**Exercise details**
Word for word, retype the lines from the one containing "body_size: -42" to the last line of the data below, both ends included.
─── Records for processing
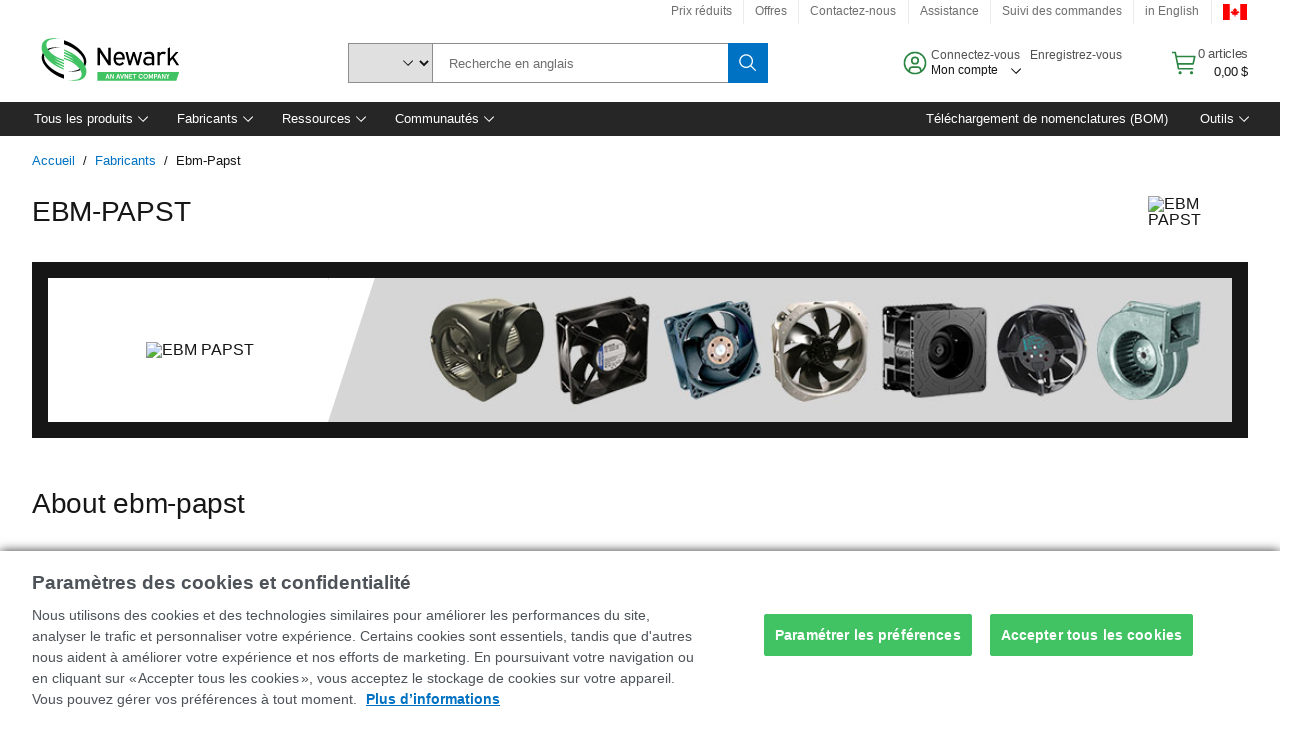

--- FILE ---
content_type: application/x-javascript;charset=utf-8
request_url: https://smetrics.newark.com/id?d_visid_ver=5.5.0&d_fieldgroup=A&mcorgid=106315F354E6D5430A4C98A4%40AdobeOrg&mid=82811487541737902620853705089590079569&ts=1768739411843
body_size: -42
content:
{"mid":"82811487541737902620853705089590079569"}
──────
**Answer box**
body_size: -42
content:
{"mid":"82811487541737902620853705089590079569"}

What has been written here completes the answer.